Really, it started when Aaron and I officially started dating. Hannah moved out, leaving him the apartment. Weirdly enough, though, Aaron seemed to never want to go home. The longer we dated, the more I started how happy and at ease he was with me. How much he laughed and smiled. How his body melted, each muscle at ease. He closed his eyes, smiling softly. No worries. Slowly, though. It wasn't until he got better that I realized there was anything wrong. Because, though he was at peace and in total bliss while with me and his friends, any time he got around Hannah...

Honestly I didn't know know what it was. The way his smile faded around her. The way he seemed to age. How his shoulders sagged and he couldn't seem to sit properly straight. How emotionally dead and numb he seemed. It brought to the surface little things I hadn't given a second thought. One morning I was late and I couldn't find my shoes. Aaron was sitting on the bed and I'd rushed into the room in a panic, asking frantically if he knew where my shoes were. He'd jumped, eyes shooting wide and finding me in a panic before he took in my face and calmed. Another time, when I'd gotten a good score on a game and went to get a high five - only for him to flinch, blinking hard before he laughed it off and high fived me. One night when his tossing and turning had woken me. He'd been drenched in sweat and wouldn't stop mumbling about how sorry he was to have woken me. For the bothering me. I'd taken me ten minutes to calm him down and get a brief explanation about how he'd had a nightmare and felt bad since I had work tomorrow. It was nothing, he'd promise. Go back to bed, he'd soothed.

Although I stood by the idea that Aaron always came to me with everything - especially while he and Hannah were together - I was becoming steadily more and more convinced that... no. He hadn't. He was hiding something.

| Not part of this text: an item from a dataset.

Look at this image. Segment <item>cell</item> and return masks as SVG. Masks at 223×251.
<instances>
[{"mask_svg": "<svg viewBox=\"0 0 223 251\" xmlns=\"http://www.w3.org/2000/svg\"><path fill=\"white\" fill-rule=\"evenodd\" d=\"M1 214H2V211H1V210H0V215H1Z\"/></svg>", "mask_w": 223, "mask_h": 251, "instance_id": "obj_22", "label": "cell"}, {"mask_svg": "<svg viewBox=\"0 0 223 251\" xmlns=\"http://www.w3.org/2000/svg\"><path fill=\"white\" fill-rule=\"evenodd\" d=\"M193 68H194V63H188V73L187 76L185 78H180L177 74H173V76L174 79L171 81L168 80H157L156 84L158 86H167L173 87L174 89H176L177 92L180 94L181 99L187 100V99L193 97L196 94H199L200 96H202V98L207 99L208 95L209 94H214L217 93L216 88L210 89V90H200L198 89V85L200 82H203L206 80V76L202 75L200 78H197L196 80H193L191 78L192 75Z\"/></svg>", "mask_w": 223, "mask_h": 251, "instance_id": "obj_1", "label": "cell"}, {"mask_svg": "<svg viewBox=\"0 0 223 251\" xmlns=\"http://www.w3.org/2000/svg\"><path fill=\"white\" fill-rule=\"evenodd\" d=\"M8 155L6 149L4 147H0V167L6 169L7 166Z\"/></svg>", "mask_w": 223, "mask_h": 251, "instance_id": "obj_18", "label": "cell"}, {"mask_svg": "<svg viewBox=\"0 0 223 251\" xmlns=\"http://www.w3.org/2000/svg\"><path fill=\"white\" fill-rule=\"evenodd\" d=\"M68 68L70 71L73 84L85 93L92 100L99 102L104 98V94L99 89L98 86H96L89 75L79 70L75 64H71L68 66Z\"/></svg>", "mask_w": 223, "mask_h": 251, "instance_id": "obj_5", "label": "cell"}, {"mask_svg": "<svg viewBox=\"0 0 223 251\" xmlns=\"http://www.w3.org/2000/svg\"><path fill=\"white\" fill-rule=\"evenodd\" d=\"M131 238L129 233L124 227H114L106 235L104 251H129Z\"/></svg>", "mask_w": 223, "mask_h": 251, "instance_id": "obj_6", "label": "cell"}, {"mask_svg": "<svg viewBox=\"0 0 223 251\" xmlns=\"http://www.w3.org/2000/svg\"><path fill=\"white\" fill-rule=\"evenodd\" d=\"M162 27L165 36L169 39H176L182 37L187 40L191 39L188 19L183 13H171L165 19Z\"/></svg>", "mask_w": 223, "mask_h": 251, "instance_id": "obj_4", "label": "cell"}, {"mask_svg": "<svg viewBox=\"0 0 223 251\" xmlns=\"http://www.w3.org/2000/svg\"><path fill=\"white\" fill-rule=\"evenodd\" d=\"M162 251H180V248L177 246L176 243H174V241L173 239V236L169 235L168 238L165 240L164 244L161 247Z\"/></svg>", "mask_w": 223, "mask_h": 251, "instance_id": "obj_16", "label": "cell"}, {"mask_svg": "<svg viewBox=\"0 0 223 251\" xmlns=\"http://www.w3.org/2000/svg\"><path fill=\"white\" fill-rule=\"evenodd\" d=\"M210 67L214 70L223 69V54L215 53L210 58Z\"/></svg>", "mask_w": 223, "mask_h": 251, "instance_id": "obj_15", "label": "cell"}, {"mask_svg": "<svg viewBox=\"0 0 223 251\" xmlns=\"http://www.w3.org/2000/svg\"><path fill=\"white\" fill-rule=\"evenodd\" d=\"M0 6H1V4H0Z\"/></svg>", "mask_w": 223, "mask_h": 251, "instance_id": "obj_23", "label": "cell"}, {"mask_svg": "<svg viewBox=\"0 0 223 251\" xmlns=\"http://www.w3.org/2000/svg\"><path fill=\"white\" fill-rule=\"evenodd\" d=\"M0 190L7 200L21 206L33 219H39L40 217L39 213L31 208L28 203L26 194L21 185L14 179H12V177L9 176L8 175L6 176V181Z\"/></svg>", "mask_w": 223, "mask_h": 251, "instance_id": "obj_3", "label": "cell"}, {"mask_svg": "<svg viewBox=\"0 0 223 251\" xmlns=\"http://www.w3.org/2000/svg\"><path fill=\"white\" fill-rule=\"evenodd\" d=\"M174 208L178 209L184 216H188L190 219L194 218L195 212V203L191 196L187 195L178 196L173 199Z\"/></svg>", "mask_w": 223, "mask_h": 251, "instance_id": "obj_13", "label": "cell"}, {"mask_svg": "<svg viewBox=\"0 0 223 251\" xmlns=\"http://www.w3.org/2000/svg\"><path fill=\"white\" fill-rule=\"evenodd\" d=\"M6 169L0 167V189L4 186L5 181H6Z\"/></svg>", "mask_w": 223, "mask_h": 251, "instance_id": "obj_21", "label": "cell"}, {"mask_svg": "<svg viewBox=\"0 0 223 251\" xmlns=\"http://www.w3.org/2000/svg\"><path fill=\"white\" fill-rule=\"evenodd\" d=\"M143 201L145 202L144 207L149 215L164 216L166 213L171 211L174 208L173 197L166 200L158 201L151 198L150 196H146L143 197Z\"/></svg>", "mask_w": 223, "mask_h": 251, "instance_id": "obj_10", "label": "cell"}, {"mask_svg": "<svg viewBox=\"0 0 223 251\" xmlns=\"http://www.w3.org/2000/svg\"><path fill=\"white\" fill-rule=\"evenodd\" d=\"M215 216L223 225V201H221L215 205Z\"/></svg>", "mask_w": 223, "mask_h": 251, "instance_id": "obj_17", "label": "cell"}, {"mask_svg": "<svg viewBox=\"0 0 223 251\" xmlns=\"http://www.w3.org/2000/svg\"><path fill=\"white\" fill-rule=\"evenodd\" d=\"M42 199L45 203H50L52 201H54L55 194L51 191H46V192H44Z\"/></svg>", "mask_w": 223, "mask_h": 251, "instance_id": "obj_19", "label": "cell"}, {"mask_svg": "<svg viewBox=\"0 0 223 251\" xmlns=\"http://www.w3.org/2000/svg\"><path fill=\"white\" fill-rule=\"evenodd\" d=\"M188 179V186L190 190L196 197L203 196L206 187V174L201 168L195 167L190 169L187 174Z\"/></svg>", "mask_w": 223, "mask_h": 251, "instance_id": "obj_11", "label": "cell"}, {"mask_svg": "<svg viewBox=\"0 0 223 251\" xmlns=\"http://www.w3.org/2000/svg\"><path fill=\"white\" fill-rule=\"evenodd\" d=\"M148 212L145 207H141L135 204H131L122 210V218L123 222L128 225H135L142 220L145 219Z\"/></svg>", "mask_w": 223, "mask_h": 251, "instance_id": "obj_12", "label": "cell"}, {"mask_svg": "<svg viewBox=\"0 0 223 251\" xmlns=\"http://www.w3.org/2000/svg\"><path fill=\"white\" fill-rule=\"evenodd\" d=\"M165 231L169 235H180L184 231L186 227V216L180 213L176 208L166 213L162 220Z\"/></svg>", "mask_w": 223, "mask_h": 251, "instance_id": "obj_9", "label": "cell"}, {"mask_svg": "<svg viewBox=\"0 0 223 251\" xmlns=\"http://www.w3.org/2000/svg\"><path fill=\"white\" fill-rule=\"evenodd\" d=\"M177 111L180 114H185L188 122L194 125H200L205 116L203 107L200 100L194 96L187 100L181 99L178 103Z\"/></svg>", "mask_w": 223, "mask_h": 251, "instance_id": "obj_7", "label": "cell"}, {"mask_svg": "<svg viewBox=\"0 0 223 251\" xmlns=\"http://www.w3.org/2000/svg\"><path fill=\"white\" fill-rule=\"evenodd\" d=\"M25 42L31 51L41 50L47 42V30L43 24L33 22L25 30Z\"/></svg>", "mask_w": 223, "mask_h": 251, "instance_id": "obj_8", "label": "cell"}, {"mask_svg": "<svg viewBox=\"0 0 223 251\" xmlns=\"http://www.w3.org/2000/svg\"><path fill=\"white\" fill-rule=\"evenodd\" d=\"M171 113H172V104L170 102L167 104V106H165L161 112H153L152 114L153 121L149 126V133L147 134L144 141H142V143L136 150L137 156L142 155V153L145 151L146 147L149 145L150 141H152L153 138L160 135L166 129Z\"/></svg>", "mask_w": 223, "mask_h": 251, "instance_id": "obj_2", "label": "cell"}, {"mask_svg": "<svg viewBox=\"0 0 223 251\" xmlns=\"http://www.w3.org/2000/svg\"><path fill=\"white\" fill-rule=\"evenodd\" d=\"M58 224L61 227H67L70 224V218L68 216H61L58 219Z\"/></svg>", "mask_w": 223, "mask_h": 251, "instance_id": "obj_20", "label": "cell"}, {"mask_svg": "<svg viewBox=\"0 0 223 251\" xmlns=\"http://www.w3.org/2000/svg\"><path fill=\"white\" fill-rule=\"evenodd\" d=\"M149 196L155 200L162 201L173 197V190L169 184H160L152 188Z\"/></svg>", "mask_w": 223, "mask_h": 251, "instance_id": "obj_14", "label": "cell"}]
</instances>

Shit really hit the fan when Aaron met my parents. Everything had been going great. My parents were warm and friendly and all the good stuff they always were. Then my dad asked how work was going. Aaron had told them about his job earlier and they had approved. It was a stable thing, what he did. Reasonable. It could support him. It was a "real" job. When I admitted that I'd had two different jobs as a waitress in two different places - a diner, which made him frown... but also a bar, which made him flare - that's when everything just rolled down hill at break neck speed.

He'd started tearing into me vciciously. Sneering about how that's why I smelled so weird. How one never really got the smell of whore out of their skin. He went on and on and on about how Aaron could do better than a skank like me and my mom laughed heartily at all his jabs. I deflated into my chair, wearing a smile even though the words stung. This was nothing new. If dealt with this and worse as a child. My parents were firm believers in playful teasing and discipline. They were good parents. Tough love had made me the person I was today and I could say I didn't turn out too badly either.

During the drive home as I was listening to music and tuning out all the self hate thoughts that always tried to swallow me whole every time I went over there, I couldn't help but notice that Aaron looked extremely tense and upset. This concerned me and my stupid snowflake emotions and my over sensitive weaknesses didn't matter. I took his hand but that didn't even effect him. I frowned. "Aaron? Are you okay?"